• **Work to do**: Reproduce the lines of the listing from the one containing "Of the presented" through the end of the listing, inclusive, swapping "handrail" for "railing" and keeping everything else the same.

Spatial relationship listing:
* * *

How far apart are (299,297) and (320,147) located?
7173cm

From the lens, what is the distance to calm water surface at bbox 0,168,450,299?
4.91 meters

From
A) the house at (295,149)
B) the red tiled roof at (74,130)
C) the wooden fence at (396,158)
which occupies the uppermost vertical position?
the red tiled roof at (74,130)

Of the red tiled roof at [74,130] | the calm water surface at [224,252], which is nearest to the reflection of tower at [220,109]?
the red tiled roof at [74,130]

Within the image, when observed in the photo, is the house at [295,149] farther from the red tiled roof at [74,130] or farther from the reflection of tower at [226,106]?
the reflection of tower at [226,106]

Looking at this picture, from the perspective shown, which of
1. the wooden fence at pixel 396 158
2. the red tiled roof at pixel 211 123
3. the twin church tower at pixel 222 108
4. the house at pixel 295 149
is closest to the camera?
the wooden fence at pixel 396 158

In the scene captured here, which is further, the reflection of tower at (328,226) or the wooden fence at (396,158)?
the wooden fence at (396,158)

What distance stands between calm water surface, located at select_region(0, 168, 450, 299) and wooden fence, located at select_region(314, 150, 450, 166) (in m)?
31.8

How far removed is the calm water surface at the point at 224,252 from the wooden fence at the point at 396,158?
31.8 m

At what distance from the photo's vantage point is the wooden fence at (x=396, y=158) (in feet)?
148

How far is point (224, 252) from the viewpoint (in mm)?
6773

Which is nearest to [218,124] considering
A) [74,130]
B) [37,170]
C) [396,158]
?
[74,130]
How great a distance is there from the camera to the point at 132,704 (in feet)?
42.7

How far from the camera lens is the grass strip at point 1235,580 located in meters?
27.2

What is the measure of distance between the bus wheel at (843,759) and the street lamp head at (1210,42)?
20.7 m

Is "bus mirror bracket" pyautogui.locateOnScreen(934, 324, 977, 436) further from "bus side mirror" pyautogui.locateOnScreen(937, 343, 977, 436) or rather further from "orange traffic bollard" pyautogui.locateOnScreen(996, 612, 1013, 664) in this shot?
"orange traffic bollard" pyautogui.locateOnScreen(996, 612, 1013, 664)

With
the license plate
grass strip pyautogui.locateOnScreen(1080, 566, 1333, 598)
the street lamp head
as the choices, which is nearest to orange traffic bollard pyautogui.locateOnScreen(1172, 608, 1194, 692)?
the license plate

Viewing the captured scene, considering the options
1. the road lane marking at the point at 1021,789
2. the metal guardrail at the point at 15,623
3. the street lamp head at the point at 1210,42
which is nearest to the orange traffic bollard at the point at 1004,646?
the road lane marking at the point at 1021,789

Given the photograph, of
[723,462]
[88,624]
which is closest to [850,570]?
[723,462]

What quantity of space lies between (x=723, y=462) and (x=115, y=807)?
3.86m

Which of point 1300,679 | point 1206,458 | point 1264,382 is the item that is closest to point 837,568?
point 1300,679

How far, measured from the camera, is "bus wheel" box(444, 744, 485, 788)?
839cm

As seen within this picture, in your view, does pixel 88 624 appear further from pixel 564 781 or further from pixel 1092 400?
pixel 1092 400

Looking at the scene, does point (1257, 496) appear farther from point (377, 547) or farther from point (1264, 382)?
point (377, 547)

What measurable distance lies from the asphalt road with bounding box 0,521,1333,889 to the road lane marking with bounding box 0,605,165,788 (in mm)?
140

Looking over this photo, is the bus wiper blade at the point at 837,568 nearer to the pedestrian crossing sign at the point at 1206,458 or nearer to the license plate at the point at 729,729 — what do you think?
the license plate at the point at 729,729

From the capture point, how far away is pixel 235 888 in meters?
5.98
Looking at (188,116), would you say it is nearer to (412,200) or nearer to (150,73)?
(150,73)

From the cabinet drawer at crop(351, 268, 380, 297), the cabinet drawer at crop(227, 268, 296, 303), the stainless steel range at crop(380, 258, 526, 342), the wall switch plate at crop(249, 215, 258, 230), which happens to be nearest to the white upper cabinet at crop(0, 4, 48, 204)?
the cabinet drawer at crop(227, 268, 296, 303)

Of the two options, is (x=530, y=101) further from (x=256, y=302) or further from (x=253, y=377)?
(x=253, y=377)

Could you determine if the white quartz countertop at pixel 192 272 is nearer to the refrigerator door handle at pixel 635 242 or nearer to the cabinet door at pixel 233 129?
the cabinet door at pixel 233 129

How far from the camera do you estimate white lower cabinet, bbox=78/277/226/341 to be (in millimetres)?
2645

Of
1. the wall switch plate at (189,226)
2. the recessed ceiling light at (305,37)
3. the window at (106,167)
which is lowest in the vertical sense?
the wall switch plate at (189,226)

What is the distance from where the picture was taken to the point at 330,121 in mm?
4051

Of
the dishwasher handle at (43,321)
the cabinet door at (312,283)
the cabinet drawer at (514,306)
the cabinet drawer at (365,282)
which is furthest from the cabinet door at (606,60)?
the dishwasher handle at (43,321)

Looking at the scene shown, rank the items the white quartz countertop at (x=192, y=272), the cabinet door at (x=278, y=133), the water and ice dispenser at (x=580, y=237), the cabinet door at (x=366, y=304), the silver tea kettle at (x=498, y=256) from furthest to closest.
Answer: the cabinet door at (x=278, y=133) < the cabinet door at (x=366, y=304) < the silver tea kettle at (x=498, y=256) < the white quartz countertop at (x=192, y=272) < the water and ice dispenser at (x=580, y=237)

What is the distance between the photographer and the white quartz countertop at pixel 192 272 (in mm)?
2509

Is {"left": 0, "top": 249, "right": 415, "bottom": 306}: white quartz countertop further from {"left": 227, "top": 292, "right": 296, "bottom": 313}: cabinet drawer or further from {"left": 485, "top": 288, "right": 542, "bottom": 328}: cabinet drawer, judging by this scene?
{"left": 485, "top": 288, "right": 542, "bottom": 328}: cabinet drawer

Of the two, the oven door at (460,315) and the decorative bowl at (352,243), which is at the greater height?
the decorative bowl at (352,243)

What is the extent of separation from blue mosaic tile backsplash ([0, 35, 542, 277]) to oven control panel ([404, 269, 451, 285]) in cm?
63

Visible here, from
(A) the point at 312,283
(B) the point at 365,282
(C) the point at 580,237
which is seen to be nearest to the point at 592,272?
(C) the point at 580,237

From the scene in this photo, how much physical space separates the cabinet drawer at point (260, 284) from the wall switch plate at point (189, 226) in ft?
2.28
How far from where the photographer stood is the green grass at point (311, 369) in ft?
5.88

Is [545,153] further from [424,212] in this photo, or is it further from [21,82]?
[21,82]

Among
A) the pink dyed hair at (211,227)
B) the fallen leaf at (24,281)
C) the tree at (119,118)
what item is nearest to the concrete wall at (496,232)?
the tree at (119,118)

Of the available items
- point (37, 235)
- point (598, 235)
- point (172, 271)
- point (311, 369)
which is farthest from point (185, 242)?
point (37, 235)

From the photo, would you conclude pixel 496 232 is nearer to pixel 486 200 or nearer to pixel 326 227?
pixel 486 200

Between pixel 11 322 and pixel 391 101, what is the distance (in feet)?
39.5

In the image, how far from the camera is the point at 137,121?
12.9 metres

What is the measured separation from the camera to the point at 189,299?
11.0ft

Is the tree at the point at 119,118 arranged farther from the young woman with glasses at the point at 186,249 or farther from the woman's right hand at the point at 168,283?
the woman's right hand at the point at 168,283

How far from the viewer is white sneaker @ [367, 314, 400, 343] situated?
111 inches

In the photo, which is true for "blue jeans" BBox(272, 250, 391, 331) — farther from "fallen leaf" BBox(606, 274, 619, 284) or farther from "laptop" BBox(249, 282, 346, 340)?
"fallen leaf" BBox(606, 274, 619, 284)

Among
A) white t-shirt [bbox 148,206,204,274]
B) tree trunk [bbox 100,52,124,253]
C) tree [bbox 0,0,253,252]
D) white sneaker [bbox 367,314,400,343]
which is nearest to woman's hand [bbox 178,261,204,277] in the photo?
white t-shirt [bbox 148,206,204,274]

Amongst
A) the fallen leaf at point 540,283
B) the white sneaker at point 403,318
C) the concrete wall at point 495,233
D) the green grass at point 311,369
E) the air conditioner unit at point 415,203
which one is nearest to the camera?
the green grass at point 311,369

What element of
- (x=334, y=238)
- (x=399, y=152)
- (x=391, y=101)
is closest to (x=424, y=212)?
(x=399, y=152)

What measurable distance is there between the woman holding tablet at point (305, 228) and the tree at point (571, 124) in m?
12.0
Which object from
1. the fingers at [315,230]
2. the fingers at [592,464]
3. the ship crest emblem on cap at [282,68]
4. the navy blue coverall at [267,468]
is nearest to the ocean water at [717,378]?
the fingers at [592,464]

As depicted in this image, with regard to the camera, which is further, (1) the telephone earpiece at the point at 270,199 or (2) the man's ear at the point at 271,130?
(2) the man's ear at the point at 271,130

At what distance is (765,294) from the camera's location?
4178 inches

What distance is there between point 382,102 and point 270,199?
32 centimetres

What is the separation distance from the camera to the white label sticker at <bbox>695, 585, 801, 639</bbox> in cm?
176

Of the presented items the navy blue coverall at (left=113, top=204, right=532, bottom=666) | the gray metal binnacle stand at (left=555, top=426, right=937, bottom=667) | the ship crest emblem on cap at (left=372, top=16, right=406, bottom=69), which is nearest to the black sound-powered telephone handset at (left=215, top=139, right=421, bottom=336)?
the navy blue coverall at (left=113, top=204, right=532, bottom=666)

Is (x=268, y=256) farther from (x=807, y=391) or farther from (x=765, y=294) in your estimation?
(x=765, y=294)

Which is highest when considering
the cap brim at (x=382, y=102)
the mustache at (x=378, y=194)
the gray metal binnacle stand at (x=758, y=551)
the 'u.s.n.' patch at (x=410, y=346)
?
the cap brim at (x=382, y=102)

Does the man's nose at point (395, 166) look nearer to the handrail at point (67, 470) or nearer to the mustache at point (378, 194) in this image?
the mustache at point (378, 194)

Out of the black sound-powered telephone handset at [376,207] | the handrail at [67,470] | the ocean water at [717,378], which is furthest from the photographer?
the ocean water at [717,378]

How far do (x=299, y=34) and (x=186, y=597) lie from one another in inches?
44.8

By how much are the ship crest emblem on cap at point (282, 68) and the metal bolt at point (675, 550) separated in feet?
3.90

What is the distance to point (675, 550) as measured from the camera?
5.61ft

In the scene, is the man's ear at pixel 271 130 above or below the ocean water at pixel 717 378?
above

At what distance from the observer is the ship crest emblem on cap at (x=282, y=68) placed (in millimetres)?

* * *

• **Exercise answer**:
Of the presented items the navy blue coverall at (left=113, top=204, right=532, bottom=666) | the gray metal binnacle stand at (left=555, top=426, right=937, bottom=667) | the ship crest emblem on cap at (left=372, top=16, right=406, bottom=69), which is nearest to the black sound-powered telephone handset at (left=215, top=139, right=421, bottom=336)?
the navy blue coverall at (left=113, top=204, right=532, bottom=666)

Is (x=268, y=256) farther from (x=807, y=391) or farther from (x=765, y=294) in your estimation?
(x=765, y=294)

Which is highest when considering
the cap brim at (x=382, y=102)
the mustache at (x=378, y=194)
the gray metal binnacle stand at (x=758, y=551)
the 'u.s.n.' patch at (x=410, y=346)
?
the cap brim at (x=382, y=102)

Does the man's nose at point (395, 166) look nearer to the railing at point (67, 470) or nearer to the mustache at point (378, 194) in this image?
the mustache at point (378, 194)

Out of the black sound-powered telephone handset at [376,207] | the railing at [67,470] | the ocean water at [717,378], which is furthest from the photographer?
the ocean water at [717,378]

How far do (x=299, y=34) and (x=186, y=597) lie from one another in inches?
44.8

By how much are the ship crest emblem on cap at point (282, 68) and the metal bolt at point (675, 550) separated in feet?
3.90

What is the distance to point (675, 550) as measured from the camera?
5.61ft

In the scene, is the man's ear at pixel 271 130 above or below the ocean water at pixel 717 378?
above

At what distance from the observer is the ship crest emblem on cap at (x=282, y=68) placed (in millimetres)?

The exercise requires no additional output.